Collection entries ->
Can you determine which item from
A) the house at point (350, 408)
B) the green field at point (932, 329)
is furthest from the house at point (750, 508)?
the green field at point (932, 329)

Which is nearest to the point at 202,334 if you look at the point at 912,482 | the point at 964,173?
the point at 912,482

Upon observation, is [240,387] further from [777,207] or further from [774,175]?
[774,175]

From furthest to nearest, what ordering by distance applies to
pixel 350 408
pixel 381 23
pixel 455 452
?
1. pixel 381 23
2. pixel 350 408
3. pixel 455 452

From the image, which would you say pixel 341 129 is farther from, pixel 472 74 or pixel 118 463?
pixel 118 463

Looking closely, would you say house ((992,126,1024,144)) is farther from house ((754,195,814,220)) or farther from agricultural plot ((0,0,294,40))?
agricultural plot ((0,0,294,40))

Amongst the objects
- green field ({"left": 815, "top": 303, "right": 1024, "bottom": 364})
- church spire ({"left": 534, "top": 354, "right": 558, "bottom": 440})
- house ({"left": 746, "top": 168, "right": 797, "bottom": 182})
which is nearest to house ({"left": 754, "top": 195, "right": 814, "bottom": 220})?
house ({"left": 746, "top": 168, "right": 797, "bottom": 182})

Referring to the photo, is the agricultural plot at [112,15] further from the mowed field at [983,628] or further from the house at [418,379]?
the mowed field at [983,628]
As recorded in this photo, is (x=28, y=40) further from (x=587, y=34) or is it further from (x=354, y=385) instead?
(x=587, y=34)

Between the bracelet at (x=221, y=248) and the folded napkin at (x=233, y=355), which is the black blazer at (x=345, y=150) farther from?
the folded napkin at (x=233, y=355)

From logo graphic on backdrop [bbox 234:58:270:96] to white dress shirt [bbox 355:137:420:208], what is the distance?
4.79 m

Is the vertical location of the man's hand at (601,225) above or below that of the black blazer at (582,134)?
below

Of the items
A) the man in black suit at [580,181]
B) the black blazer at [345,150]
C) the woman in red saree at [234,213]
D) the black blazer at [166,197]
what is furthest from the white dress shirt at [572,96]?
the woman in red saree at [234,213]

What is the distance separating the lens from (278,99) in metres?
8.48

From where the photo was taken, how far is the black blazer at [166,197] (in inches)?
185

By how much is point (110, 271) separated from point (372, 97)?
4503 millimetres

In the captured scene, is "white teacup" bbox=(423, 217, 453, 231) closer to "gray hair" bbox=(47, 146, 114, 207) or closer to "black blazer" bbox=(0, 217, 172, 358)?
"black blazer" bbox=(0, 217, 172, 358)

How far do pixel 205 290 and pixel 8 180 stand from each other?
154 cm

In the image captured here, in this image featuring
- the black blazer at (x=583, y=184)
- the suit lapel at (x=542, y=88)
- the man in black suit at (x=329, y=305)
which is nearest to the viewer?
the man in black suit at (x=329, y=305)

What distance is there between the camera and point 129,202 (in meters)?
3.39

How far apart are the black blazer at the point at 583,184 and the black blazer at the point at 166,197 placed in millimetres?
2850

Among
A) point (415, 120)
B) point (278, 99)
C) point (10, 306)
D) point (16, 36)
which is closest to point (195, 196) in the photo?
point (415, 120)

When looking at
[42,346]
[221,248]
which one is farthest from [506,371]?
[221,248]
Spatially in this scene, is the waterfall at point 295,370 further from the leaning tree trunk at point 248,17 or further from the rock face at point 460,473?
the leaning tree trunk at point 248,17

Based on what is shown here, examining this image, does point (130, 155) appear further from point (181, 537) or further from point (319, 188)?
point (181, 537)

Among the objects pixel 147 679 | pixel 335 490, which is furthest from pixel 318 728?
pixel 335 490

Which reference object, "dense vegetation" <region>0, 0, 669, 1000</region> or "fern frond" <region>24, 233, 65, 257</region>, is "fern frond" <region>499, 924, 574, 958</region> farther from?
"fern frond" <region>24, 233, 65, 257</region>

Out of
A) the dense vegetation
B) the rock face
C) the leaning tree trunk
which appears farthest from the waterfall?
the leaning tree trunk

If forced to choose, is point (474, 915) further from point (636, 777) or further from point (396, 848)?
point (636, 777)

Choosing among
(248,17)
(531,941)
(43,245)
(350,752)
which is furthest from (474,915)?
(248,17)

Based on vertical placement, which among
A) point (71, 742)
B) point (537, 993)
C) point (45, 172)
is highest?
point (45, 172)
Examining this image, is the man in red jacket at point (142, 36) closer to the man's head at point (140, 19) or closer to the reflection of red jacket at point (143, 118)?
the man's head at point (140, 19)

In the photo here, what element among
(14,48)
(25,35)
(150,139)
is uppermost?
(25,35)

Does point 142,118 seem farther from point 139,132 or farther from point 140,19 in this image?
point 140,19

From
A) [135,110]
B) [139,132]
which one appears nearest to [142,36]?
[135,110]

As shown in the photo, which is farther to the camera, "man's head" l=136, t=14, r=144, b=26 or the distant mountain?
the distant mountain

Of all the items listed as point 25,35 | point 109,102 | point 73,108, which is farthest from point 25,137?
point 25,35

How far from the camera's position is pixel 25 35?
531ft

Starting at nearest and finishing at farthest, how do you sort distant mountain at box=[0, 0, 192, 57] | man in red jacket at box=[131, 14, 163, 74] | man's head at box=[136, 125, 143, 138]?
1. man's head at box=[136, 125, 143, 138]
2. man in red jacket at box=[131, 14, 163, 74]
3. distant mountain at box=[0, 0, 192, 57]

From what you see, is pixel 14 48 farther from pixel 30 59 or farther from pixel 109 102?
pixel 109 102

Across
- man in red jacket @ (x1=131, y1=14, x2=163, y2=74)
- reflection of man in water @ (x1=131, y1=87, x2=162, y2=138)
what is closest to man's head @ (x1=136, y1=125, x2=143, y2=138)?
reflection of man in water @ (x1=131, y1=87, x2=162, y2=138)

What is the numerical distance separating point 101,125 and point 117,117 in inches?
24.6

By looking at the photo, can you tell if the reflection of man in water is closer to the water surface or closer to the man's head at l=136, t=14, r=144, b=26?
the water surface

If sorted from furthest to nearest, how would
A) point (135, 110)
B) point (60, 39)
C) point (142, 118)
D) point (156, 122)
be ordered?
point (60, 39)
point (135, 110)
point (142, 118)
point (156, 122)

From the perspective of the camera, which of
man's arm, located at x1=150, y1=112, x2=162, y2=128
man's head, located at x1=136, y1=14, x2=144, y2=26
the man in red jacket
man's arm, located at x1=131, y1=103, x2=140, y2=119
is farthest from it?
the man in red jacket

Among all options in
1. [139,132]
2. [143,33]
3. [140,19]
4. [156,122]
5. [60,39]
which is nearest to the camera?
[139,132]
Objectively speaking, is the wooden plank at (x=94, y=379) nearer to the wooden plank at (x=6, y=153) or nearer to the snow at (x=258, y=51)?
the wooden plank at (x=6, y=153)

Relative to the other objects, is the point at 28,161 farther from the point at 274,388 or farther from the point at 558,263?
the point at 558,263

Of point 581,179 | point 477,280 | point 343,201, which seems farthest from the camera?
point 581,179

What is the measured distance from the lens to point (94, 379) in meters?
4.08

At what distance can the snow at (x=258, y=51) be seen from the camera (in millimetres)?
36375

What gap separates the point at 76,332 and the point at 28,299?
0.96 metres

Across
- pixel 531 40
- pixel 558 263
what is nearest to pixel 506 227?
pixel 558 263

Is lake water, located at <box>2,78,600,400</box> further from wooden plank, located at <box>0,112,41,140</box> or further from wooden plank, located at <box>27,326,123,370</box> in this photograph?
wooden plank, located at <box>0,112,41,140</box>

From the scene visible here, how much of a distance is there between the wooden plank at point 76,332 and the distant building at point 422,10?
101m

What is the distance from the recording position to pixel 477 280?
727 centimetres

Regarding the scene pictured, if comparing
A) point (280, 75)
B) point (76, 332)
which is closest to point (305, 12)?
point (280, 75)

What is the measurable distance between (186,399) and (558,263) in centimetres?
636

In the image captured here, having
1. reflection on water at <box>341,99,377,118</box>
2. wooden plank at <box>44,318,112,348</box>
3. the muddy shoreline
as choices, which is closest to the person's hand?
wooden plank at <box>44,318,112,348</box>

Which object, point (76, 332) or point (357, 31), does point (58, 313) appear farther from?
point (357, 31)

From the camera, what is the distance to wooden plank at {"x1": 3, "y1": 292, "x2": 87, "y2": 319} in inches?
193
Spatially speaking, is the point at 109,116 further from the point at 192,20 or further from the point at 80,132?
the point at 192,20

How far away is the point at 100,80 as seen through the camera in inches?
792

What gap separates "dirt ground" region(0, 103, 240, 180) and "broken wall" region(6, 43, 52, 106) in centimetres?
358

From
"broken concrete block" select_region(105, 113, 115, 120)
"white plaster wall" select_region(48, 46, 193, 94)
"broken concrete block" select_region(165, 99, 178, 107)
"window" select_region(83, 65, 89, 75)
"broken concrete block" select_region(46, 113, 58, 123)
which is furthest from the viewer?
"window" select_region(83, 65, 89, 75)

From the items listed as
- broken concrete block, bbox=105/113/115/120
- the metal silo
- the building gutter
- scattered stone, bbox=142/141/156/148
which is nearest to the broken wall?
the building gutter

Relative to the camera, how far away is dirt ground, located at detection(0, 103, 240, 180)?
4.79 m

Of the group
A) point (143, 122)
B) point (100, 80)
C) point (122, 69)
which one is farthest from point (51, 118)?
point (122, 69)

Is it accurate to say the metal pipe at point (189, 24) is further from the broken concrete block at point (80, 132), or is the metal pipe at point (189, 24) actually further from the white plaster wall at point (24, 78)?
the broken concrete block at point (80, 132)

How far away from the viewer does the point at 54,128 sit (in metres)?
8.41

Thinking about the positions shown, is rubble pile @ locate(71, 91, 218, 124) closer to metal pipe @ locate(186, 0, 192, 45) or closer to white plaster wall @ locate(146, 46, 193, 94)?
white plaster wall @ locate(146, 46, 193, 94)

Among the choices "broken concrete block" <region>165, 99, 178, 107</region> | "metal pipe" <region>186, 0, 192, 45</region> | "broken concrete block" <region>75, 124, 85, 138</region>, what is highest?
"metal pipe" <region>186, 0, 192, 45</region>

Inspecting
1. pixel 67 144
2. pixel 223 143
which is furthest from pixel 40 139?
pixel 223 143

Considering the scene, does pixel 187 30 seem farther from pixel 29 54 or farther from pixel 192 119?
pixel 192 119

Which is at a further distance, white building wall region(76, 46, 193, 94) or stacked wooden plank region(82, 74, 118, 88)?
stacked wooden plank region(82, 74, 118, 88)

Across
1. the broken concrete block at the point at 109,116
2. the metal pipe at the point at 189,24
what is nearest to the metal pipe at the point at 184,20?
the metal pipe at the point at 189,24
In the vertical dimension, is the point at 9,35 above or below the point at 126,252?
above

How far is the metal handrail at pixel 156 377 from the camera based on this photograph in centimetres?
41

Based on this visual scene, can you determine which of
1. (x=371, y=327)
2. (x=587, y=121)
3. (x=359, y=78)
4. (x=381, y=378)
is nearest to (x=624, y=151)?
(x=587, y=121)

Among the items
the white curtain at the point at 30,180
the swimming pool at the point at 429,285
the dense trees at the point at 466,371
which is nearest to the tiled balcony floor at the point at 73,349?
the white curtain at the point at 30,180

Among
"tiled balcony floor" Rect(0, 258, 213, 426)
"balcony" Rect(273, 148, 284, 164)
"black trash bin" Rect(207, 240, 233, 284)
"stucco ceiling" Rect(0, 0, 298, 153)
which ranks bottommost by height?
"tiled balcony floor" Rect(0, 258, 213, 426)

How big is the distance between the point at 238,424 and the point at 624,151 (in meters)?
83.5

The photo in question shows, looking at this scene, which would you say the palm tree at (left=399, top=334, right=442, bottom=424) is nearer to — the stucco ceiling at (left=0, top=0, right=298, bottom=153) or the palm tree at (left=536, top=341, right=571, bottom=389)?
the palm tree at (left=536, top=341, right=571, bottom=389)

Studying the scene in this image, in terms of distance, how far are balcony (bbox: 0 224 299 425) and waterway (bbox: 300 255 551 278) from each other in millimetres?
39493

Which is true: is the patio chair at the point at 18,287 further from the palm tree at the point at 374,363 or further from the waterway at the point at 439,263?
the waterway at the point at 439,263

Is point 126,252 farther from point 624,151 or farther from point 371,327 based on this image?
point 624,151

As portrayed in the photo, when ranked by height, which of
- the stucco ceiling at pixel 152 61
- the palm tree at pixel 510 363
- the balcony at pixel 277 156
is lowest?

OBJECTIVE ->
Copy out exactly the lines running from the line with "Which is at" to the end of the records, inclusive.

FULL ANSWER ->
Which is at a further distance, white building wall region(76, 46, 193, 94) or stacked wooden plank region(82, 74, 118, 88)?
stacked wooden plank region(82, 74, 118, 88)

Across
1. the broken concrete block at the point at 109,116
2. the metal pipe at the point at 189,24
what is nearest to the metal pipe at the point at 184,20?
the metal pipe at the point at 189,24
In the vertical dimension, is the point at 9,35 above or below the point at 126,252?
above

How far is the metal handrail at pixel 156 377 from the camera based on this photograph in centimetres?
41

Based on this visual scene, can you determine which of
1. (x=371, y=327)
2. (x=587, y=121)
3. (x=359, y=78)
4. (x=381, y=378)
is nearest to (x=624, y=151)?
(x=587, y=121)

Among the items
the white curtain at the point at 30,180
the swimming pool at the point at 429,285
the dense trees at the point at 466,371
which is nearest to the tiled balcony floor at the point at 73,349?
the white curtain at the point at 30,180

Among
"tiled balcony floor" Rect(0, 258, 213, 426)
"balcony" Rect(273, 148, 284, 164)
"black trash bin" Rect(207, 240, 233, 284)
"stucco ceiling" Rect(0, 0, 298, 153)
which ranks bottommost by height?
"tiled balcony floor" Rect(0, 258, 213, 426)

How big is the distance between the point at 238,424 and the point at 624,151 (in meters)?
83.5

The photo in question shows, looking at this scene, which would you say the palm tree at (left=399, top=334, right=442, bottom=424) is nearer to — the stucco ceiling at (left=0, top=0, right=298, bottom=153) or the palm tree at (left=536, top=341, right=571, bottom=389)?
the palm tree at (left=536, top=341, right=571, bottom=389)

Studying the scene in this image, in terms of distance, how far are balcony (bbox: 0 224 299 425) and waterway (bbox: 300 255 551 278) from each other in millimetres?
39493

Which is true: is the patio chair at the point at 18,287 further from the palm tree at the point at 374,363 or further from the waterway at the point at 439,263?
the waterway at the point at 439,263

Is point 126,252 farther from point 624,151 or farther from point 371,327 based on this image?
point 624,151

As portrayed in the photo, when ranked by height, which of
- the stucco ceiling at pixel 152 61
- the palm tree at pixel 510 363
- the balcony at pixel 277 156
is lowest?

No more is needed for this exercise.